>>>>>

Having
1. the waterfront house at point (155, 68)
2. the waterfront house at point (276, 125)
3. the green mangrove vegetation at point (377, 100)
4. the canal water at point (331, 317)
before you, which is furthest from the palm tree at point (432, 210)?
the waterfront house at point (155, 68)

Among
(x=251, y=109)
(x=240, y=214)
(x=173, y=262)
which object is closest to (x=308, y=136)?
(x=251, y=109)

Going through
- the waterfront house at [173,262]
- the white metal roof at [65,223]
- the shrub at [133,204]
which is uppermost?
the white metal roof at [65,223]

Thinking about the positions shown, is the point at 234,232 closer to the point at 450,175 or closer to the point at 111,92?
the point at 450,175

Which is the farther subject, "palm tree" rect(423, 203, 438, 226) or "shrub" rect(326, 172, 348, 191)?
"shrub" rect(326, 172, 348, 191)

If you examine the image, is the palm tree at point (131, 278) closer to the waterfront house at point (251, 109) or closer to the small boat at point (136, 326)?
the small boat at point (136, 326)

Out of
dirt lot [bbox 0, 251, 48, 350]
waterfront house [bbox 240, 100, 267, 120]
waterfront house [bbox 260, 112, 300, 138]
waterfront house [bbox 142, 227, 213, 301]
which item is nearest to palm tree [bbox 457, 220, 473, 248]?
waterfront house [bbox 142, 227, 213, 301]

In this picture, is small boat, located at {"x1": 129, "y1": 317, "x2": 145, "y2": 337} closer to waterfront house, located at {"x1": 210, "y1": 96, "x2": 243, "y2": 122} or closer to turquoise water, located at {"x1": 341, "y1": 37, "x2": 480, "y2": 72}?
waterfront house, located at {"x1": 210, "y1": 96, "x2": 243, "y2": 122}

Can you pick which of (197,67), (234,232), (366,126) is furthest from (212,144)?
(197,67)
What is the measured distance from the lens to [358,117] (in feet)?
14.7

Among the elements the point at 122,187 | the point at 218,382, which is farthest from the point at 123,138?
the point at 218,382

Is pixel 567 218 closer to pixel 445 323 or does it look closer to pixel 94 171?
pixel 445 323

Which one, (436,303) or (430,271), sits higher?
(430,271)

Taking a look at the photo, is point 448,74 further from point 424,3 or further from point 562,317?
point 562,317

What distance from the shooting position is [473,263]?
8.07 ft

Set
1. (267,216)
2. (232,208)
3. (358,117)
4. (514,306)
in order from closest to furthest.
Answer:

<<<<<

What is asked: Number every line of the rows above as one continuous list, leaving out the blank lines.

Exercise output:
1. Having
2. 1. the waterfront house at point (155, 68)
3. 2. the waterfront house at point (276, 125)
4. 3. the green mangrove vegetation at point (377, 100)
5. 4. the canal water at point (331, 317)
6. before you, which is furthest from the palm tree at point (432, 210)?
7. the waterfront house at point (155, 68)
8. Among
9. (x=251, y=109)
10. (x=240, y=214)
11. (x=173, y=262)
12. which object is closest to (x=308, y=136)?
13. (x=251, y=109)
14. Going through
15. - the waterfront house at [173,262]
16. - the white metal roof at [65,223]
17. - the shrub at [133,204]
18. which is uppermost?
19. the white metal roof at [65,223]
20. Thinking about the positions shown, is the point at 234,232 closer to the point at 450,175 or closer to the point at 111,92?
21. the point at 450,175
22. Which is the farther subject, "palm tree" rect(423, 203, 438, 226) or "shrub" rect(326, 172, 348, 191)?
23. "shrub" rect(326, 172, 348, 191)
24. If you examine the image, is the palm tree at point (131, 278) closer to the waterfront house at point (251, 109) or closer to the small boat at point (136, 326)?
25. the small boat at point (136, 326)
26. Out of
27. dirt lot [bbox 0, 251, 48, 350]
28. waterfront house [bbox 240, 100, 267, 120]
29. waterfront house [bbox 260, 112, 300, 138]
30. waterfront house [bbox 142, 227, 213, 301]
31. which item is nearest to palm tree [bbox 457, 220, 473, 248]?
32. waterfront house [bbox 142, 227, 213, 301]
33. In this picture, is small boat, located at {"x1": 129, "y1": 317, "x2": 145, "y2": 337} closer to waterfront house, located at {"x1": 210, "y1": 96, "x2": 243, "y2": 122} or closer to turquoise water, located at {"x1": 341, "y1": 37, "x2": 480, "y2": 72}?
34. waterfront house, located at {"x1": 210, "y1": 96, "x2": 243, "y2": 122}
35. Can you pick which of (197,67), (234,232), (366,126) is furthest from (212,144)?
36. (197,67)
37. What is the measured distance from the lens to [358,117] (in feet)?
38. 14.7
39. Among the elements the point at 122,187 | the point at 218,382, which is farthest from the point at 123,138?
40. the point at 218,382
41. Is pixel 567 218 closer to pixel 445 323 or does it look closer to pixel 94 171?
42. pixel 445 323
43. Which one, (436,303) or (430,271), sits higher?
44. (430,271)
45. Taking a look at the photo, is point 448,74 further from point 424,3 or further from point 562,317?
46. point 562,317
47. What distance from the shooting position is [473,263]?
48. 8.07 ft
49. Set
50. 1. (267,216)
51. 2. (232,208)
52. 3. (358,117)
53. 4. (514,306)
54. in order from closest to furthest.
55. Answer:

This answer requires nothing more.